Radio

Implizite Werbewirkung

29.07.2015
Autor: radiozentrale.de, POINT MINDEN

Radio wirkt auch nebenbei

Radio gilt als klassisches Hintergrundmedium, dem der Nutzer kaum einmal ungeteilte Aufmerksamkeit widmet. Kann Radiowerbung trotzdem wirken? Eine Studie von AS&S Radio und Radiozentrale gemeinsam mit der decode Marketingberatung fördert überzeugende Ergebnisse zu Tage.

Im Test mussten zwei Gruppen am Laptop verschiedene Wörter als reale Begriffe oder als Buchstabensalat identifizieren. Nebenher lief Radio mit Programmbeiträgen und Werbespots. Anschließend beurteilten die Teilnehmer die Eigenschaften verschiedener Marken. Beide Gruppen hörten unterschiedliche Spots, so dass Abweichungen in der Markenbeurteilung eindeutig auf das (Nebenbei-)hören oder Nichthören der Spots zurückgeführt werden konnten.

Die Ergebnisse

Im Vergleich zu den Nichthörern ließen die Hörer eine deutliche Beeinflussung erkennen: Bei Verwendern der Marke wurde die Markenstärke gefestigt, außerdem konnten neue Aspekte vermittelt werden. Bei Nichtverwendern, die Werbung zu einer Marke hörten, steigerte die Marke ihre Bedeutung.
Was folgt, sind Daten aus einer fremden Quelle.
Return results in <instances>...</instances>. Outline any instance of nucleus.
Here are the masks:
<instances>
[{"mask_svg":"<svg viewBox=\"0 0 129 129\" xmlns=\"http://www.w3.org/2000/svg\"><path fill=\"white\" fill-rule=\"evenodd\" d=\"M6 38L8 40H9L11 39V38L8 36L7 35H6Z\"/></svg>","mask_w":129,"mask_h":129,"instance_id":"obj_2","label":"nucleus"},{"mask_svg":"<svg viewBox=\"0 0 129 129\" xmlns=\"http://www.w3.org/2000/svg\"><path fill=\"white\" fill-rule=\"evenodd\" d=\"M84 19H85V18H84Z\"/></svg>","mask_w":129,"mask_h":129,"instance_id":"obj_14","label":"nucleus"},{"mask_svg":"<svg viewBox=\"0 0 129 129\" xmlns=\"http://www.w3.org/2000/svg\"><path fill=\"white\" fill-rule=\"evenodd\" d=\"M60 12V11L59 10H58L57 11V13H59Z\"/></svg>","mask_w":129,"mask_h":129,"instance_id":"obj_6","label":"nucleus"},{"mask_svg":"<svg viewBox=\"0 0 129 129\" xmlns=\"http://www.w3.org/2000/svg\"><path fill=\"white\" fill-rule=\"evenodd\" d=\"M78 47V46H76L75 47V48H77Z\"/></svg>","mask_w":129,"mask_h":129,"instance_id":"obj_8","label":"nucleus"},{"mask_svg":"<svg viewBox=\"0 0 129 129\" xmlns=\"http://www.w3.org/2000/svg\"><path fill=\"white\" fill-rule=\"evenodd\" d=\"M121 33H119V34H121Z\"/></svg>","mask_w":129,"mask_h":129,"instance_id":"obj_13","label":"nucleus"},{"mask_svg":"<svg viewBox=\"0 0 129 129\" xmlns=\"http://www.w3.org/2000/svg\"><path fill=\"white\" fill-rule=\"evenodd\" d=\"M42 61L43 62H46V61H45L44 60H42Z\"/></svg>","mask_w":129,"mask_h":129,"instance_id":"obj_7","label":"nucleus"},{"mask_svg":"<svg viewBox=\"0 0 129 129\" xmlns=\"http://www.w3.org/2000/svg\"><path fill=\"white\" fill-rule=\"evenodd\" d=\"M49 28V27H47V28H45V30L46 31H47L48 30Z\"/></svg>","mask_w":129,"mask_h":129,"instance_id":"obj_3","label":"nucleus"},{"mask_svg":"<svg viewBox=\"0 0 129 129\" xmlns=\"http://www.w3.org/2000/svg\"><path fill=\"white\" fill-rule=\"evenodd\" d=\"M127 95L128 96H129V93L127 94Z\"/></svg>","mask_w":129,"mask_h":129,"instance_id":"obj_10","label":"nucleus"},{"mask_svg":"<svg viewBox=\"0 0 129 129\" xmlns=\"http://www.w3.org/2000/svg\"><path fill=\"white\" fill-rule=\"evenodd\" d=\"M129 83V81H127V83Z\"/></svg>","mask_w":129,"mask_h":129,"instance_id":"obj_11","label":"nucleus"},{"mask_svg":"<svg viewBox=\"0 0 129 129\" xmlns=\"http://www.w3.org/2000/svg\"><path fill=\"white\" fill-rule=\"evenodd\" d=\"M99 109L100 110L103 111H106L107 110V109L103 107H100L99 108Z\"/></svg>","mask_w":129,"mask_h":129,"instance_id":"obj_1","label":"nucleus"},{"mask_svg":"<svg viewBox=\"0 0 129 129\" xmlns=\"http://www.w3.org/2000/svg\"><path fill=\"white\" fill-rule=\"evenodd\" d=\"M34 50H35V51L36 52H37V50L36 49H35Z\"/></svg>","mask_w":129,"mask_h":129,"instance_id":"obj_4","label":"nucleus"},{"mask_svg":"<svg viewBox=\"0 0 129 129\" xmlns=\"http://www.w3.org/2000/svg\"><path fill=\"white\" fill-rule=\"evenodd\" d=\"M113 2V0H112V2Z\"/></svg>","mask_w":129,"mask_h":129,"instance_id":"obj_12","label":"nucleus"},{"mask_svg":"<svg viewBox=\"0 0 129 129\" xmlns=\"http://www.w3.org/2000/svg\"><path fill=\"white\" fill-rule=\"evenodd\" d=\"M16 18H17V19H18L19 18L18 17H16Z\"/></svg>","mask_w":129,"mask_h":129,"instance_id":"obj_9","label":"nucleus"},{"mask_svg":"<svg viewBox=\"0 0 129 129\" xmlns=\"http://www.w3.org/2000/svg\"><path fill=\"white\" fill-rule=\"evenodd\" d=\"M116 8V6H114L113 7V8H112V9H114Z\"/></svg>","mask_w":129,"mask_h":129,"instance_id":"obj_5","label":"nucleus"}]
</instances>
Per Autopilot zum Markenerfolg

Eine Marke so oder anders zu beurteilen und die Bewertung einer Marke zu verändern, setzt Entscheidungen voraus. Wie können diese Entscheidungen getroffen werden bei abgelenkter Aufmerksamkeit, also ohne die Chance, Entscheidungen nach verschiedenen, eventuell noch unterschiedlich gewichteten Kriterien zu beurteilen? Aus dem Bauch, per Abgleich mit den eigenen Erfahrungen und zwar nebenbei per „Autopilot“. So nennen Neurowissenschaftler unsere Fähigkeit, implizit-unbewusst zu entscheiden. Etwa 90 % aller Entscheidungen, auch Kaufentscheidungen, werden so getroffen. Weil explizit-bewusste Entscheidungen entweder zu zeitraubend oder zu kompliziert sind. Diese expliziten Entscheidungen trifft der „Pilot“ und häufig trifft er sie nur zur rationalen Rechtfertigung einer bereits implizit und intuitiv getroffenen Entscheidung.

Autopilot und Pilot darf man sich allerdings nicht als bestimmte zugeordnete Hirnareale vorstellen, eher als unterschiedliche Arbeitsprozesse oder Funktionsweisen unseres Gehirns. Und genau dort werden übrigens auch die impliziten Entscheidungen getroffen – nicht etwa im Bauch.